> Passage shown
174 Ga. 843 | Ga. | 1932
1. The exceptions pendente lite recite that the court passed an order upon the exceptions of the defendants to the auditor’s report, approving all exceptions of fact and ordering that they be tried by a jury. The plaintiff excepts and assigns said ruling as error, upon the ground that it was contrary to law and contrary to the evidence. It is also recited that the court passed an order upon the exceptions to the auditor’s report filed by the plaintiff, overruling all the exceptions of law. The error assigned is that “said ruling was and is contrary to law.” These exceptions pendente lite do not specify plainly the errors complained of, and can not be considered by this court. May v. Sorrell, 153 Ga. 47 (2) (111 S. E. 810).
2. “An amendment to the pleadings, raising new and distinct issues, is not allowable after the filing of an auditor’s report. But an amendment of a pleading to conform to the evidence submitted before the auditor without objection, and which does not raise any new issue, is permissible.” Cureton v. Cureton, 120 Ga. 559 (2) (48 S. E. 162). The amendment did not
3. The evidence was sufficient to authorize the verdict.
4. A ground of the motion complains that the court erred in allowing portions of the pleadings and evidence read to the jury, but neither the portions of the pleadings and evidence, which were alleged to have been read to the jury, were set out in substance or attached as an exhibit. Each ground of a motion for new trial must be complete within itself. Held, no error. Owens v. Nichols, 139 Ga. 475 (5) (77 S. E. 635); Continental Trust Co. v. Bank of Harrison, 36 Ga. App. 149 (136 S. E. 319); 1 Enc. Dig. Ga. R. Supp. 753.

> Actions to take
1) In the 1932 Georgia ruling, what must each ground of a motion for new trial be?
2) Resume the 1932 Georgia ruling from its last sentence and add the next numbered point.

> Extracted records
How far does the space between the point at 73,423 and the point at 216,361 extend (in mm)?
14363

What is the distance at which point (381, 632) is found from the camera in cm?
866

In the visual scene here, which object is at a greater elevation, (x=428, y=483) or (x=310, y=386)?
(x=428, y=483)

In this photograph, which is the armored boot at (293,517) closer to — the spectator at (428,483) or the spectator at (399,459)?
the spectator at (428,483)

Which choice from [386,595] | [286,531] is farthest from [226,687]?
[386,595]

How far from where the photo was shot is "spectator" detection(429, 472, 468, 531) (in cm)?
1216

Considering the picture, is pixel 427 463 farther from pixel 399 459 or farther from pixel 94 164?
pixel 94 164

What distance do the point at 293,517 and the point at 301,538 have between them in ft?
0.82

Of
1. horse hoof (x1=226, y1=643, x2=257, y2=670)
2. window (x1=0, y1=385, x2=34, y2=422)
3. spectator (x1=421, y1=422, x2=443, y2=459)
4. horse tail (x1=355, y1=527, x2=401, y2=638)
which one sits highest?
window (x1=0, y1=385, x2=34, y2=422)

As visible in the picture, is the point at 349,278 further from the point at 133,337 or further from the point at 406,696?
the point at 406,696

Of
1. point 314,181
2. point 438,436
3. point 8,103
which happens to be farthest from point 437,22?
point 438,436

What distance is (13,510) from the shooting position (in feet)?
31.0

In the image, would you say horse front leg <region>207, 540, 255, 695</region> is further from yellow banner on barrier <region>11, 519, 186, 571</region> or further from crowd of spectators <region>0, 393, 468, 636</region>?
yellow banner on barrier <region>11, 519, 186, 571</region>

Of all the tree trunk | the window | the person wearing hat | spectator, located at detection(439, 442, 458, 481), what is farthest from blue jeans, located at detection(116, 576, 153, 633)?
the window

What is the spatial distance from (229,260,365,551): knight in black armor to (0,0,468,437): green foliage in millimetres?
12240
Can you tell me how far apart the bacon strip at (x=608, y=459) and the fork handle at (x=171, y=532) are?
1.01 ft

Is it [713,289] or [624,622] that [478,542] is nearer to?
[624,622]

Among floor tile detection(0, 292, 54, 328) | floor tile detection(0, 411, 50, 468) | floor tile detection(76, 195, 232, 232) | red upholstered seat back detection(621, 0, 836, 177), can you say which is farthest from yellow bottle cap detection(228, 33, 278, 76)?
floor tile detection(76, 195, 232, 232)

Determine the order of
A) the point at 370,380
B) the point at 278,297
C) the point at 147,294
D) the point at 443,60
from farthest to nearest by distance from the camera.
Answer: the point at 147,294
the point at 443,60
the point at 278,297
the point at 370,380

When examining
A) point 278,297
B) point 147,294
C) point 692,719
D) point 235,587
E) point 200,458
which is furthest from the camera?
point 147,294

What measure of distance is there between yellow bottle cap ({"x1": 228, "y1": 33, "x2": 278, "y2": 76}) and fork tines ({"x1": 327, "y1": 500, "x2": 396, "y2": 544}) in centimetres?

> Outputs
1) Complete within itself.

2)
5. In the brief of the plaintiff the point is made for the first time, under the general grounds of the motion for new trial, that the verdict was contrary to law, in that the jury found in favor of all the exceptions filed by the defendants, and it is insisted that this finding is not in conformity with the Civil Code (1910), § 5146, which provides that in all cases the jury shall find for or against each exception submitted seriatim. Counsel for the plaintiff cites, in support of this proposition, Harris v. Lumpkin, 136 Ga. 47 (6) (70 S. E. 869.) Even if the contention of counsel has merit, it is raised for the first time in the brief, and can not be considered. Moreover, the verdict was broad enough and explicit enough to cover each of the exceptions, where it recited: “We, the jury, find in favor of all exceptions to the auditor’s report, filed by the defendants.”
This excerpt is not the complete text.